Note: Where available, the PDF/Word icon below is provided to view the complete and fully formatted document
 Download Current HansardDownload Current Hansard    View Or Save XMLView/Save XML

Previous Fragment    Next Fragment
Tuesday, 27 May 2003
Page: 15040


Mr ALBANESE (3:23 PM) —Mr Speaker, I have a point of order—I guess that might be the appropriate way to do it—with regard to the ruling you just made.


The SPEAKER —I am not sure that the term `ruling' is entirely appropriate, but I am happy to hear the member for Grayndler.


Mr ALBANESE —I have a question to you.


The SPEAKER —Either he can have a question to me or I will extend indulgence to him. I do not seek to frustrate his purpose.


Mr ALBANESE —Regarding precedent, Mr Speaker, you will not be surprised that, before I asked the question under standing order 143, I looked at what the precedent was. I framed the question very carefully to ensure that it was specifically about the committee processes and, indeed, I sought advice from the appropriate sources as to the validity of the question. In my points of order last week I raised page 524 of House of Representatives Practice. I also draw to your attention page 605 of House of Representatives Practice, relating to parliamentary committees, because I think it indicates what the crux of the issue is here. It says:

In a sense they—

that is, the committees—

`take Parliament to the people' and allow direct contact between members of the public by representative groups of Members of the House. Not only do committee inquiries enable Members to be better informed about community views but in simply undertaking an inquiry committees may promote public debate on the subject at issue. The all-party composition of most committees and their propensity to operate across party lines are important features. This bipartisan approach generally manifests itself throughout the conduct of inquiries and the drawing up of conclusions.
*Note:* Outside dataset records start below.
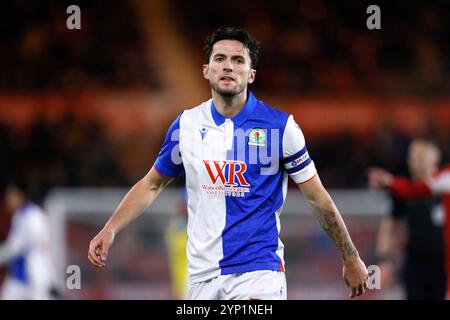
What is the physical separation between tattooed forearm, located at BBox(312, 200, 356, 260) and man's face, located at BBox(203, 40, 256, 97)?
28.2 inches

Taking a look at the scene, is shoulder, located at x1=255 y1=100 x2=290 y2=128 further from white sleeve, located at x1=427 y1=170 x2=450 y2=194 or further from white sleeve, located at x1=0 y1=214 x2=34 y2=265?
white sleeve, located at x1=0 y1=214 x2=34 y2=265

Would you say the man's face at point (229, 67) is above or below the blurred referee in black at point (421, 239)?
above

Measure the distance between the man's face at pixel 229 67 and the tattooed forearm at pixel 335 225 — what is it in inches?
28.2

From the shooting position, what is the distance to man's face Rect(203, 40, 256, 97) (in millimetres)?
4418

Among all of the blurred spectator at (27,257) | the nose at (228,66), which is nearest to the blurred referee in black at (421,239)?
the nose at (228,66)

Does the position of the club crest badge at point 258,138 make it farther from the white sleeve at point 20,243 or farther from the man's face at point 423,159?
the white sleeve at point 20,243

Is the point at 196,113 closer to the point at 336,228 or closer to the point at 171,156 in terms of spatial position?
the point at 171,156

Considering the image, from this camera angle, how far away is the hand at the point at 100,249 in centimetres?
443

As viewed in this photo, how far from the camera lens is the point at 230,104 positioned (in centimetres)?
454

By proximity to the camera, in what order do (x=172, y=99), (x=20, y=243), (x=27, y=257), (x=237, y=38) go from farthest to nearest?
(x=172, y=99), (x=27, y=257), (x=20, y=243), (x=237, y=38)

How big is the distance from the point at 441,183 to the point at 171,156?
325cm

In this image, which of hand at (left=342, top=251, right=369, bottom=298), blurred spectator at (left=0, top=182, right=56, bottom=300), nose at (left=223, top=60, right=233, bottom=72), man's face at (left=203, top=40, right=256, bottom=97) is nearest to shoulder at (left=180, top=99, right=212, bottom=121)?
man's face at (left=203, top=40, right=256, bottom=97)

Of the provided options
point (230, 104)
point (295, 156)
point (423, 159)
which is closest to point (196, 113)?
point (230, 104)
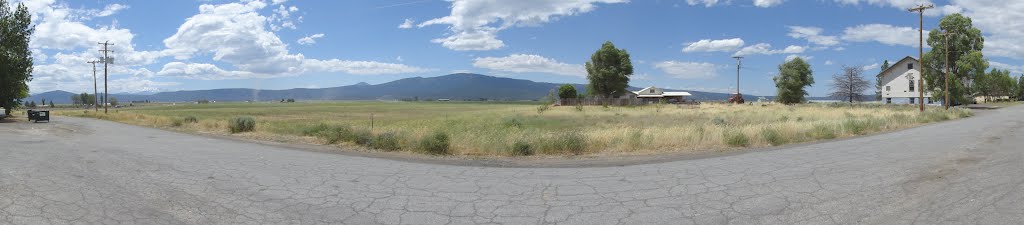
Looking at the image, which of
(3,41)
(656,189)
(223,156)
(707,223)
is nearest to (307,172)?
(223,156)

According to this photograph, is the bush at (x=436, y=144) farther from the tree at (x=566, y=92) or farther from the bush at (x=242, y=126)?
the tree at (x=566, y=92)

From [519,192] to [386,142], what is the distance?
7.26m

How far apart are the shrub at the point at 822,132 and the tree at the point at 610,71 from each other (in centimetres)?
7470

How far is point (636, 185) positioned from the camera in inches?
295

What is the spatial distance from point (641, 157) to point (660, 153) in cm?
95

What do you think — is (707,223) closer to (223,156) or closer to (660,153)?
(660,153)

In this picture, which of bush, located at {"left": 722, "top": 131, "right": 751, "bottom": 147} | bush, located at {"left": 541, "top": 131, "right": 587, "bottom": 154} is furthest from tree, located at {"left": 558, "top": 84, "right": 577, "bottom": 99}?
bush, located at {"left": 541, "top": 131, "right": 587, "bottom": 154}

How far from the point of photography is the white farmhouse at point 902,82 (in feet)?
255

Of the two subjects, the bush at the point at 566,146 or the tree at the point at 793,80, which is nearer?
the bush at the point at 566,146

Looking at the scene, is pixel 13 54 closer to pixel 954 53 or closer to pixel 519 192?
pixel 519 192

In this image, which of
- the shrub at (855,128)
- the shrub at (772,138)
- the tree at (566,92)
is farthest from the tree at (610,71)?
the shrub at (772,138)

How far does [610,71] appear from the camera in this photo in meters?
92.0

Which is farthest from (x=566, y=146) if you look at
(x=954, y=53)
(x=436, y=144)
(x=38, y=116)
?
(x=954, y=53)

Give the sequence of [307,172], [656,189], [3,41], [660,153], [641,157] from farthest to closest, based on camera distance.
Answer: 1. [3,41]
2. [660,153]
3. [641,157]
4. [307,172]
5. [656,189]
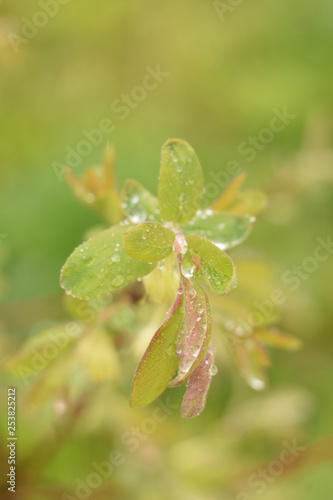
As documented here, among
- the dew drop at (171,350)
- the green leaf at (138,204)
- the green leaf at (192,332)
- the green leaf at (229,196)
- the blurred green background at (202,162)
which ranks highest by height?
the green leaf at (138,204)

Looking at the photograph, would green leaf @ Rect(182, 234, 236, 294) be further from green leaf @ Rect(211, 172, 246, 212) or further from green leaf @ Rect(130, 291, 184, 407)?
green leaf @ Rect(211, 172, 246, 212)

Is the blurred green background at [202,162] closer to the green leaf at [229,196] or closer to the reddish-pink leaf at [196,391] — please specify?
the green leaf at [229,196]

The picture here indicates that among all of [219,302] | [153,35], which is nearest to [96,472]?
[219,302]

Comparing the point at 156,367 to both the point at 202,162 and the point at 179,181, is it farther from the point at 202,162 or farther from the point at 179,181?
the point at 202,162

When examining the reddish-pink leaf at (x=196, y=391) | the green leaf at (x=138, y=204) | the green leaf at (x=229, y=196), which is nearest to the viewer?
the reddish-pink leaf at (x=196, y=391)

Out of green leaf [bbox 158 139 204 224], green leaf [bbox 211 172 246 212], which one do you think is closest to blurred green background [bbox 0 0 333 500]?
green leaf [bbox 211 172 246 212]

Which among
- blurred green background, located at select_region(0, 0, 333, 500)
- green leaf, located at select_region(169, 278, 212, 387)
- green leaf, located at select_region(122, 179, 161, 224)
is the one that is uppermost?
green leaf, located at select_region(122, 179, 161, 224)

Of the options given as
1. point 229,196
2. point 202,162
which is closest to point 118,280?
point 229,196

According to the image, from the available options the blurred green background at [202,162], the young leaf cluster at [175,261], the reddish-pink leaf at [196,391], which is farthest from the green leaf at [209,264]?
the blurred green background at [202,162]
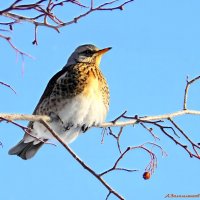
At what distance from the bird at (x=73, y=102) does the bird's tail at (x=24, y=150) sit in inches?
1.1

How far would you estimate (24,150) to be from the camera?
6.36m

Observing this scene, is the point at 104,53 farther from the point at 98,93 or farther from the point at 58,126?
the point at 58,126

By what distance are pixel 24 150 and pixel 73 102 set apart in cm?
108

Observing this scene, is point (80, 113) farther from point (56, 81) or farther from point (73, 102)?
point (56, 81)

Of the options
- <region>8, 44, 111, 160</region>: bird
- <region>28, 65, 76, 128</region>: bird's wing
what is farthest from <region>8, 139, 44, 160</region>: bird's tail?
<region>28, 65, 76, 128</region>: bird's wing

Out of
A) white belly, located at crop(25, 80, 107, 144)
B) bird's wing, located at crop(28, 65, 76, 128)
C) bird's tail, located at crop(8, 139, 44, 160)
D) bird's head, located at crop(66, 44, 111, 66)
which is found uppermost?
bird's head, located at crop(66, 44, 111, 66)

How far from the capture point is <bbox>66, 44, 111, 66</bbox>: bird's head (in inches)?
252

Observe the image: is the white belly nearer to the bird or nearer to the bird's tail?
the bird

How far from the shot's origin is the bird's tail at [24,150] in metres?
6.32

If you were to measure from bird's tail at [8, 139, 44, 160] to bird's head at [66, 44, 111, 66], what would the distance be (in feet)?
3.58

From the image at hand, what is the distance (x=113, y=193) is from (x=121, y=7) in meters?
1.22

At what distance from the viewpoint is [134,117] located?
4402mm

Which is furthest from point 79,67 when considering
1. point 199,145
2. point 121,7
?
point 121,7

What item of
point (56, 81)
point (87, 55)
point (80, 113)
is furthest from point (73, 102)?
point (87, 55)
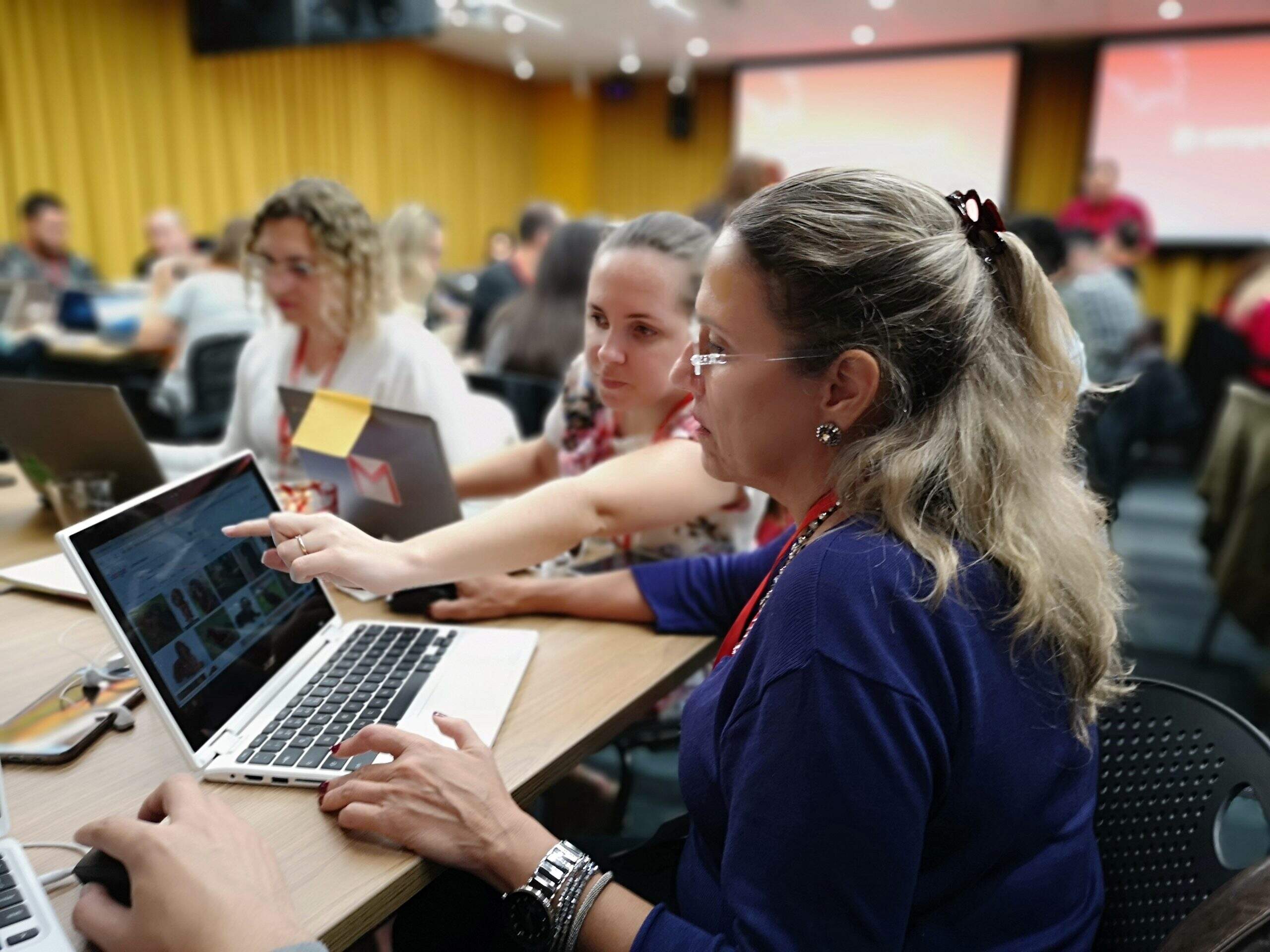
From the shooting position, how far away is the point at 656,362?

This is the key, I think, Mr Speaker:

Committees oversight and scrutinise the Executive and are able to contribute towards a better informed administration and government policy-making process.
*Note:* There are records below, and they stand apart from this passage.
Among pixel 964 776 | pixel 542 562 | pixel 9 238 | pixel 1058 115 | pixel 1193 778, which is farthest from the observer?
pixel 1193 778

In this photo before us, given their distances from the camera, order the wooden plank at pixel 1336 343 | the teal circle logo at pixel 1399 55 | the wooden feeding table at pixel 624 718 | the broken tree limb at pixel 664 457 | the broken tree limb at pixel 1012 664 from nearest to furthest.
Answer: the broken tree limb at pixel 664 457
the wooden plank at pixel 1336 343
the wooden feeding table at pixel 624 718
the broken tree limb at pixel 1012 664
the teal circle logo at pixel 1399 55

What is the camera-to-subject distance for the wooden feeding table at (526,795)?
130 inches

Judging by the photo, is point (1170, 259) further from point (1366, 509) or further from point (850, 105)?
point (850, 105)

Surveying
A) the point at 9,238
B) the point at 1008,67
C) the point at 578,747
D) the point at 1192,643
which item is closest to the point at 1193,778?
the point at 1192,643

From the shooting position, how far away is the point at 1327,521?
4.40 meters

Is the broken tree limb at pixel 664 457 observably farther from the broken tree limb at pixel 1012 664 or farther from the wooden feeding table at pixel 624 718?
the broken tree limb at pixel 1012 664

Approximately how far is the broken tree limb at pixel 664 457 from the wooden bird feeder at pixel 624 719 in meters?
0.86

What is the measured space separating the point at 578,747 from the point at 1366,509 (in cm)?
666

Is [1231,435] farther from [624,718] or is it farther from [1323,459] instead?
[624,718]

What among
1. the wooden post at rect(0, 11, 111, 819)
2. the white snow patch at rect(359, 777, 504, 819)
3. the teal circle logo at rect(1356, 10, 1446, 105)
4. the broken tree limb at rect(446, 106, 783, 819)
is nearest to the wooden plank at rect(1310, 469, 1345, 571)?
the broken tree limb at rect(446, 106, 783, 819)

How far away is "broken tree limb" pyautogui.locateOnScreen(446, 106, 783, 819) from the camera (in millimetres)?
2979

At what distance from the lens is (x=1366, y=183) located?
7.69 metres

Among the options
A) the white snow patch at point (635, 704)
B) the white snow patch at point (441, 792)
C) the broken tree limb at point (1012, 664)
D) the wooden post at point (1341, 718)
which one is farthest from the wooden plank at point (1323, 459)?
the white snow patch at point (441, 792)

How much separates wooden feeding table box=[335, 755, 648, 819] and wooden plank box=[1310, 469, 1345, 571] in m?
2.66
Mr Speaker, if your ruling, which allows the executive to take questions that are asked of committee chairs, is permitted, you are, in my view—and, I think, in the view of many other members of this House—blurring the very important distinction between the executive and the parliament, which calls into question the functioning of all House of Representatives standing committees. I believe that is very clear. It is not the executive's right to answer questions on behalf of committees. Indeed, the power relationship is the opposite. The relationship is such that it is the committee's role to oversight the executive.
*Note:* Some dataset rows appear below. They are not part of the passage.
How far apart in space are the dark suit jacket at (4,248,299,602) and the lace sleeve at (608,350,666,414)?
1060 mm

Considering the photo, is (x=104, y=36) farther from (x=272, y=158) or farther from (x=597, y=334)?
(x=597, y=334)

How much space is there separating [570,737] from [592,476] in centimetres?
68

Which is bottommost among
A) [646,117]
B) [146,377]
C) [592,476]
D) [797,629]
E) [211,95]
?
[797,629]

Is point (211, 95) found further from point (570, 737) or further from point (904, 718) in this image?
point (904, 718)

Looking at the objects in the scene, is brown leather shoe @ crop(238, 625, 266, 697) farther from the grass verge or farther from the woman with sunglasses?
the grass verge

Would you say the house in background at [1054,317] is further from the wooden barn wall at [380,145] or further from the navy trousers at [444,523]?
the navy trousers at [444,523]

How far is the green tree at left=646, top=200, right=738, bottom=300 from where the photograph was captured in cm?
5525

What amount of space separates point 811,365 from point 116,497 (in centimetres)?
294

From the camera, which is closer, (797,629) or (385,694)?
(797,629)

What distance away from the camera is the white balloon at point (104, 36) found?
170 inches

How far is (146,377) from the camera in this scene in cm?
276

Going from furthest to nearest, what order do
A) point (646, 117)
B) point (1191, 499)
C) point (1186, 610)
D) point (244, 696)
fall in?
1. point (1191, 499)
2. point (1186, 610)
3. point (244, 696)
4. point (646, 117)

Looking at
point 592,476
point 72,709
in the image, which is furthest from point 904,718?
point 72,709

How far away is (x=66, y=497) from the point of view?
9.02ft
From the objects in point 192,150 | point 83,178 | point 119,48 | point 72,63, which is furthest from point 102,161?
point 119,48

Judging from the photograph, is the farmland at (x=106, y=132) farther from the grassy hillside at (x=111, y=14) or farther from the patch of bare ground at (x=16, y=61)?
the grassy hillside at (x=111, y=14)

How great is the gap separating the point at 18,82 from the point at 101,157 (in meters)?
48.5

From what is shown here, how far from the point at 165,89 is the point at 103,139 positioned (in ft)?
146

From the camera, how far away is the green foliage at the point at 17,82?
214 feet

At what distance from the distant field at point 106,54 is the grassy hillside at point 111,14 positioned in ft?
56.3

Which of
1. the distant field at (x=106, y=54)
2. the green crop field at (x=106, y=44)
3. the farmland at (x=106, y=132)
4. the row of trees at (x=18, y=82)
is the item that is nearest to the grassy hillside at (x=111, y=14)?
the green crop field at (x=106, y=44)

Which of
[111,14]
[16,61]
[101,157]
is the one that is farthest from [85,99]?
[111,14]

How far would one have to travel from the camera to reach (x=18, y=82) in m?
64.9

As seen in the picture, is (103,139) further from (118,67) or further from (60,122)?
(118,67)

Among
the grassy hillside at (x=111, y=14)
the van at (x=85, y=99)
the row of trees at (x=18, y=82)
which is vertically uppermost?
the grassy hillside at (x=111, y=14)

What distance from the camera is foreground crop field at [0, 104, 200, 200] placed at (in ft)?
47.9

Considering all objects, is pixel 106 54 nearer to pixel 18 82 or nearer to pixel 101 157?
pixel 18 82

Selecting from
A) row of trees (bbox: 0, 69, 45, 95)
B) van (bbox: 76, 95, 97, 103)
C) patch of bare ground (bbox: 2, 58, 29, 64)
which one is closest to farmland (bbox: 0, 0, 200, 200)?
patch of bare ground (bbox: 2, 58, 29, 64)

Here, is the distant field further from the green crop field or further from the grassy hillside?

The question I asked was, essentially, in a number of parts: is the committee undertaking an inquiry? Can the member confirm that the committee has heard evidence about the ECEF? Should the cuts to Vet in Schools be postponed until after the committee has reported; that is, are these cuts having an impact on the committee? Was the committee meeting scheduled for 9 a.m. cancelled to avoid embarrassment at the impact of these cuts? My questions were very deliberately aimed at the committee. They were framed that way. With due respect, Mr Speaker, I think you must also take into account that, in giving your ruling, you allowed the question under standing order 143 but, when you allowed the minister to answer on behalf of the committee chair, you gave that ruling under standing order 144. Quite clearly, standing order 143 is there for the very purpose of allowing this parliament to scrutinise the operation of these committees.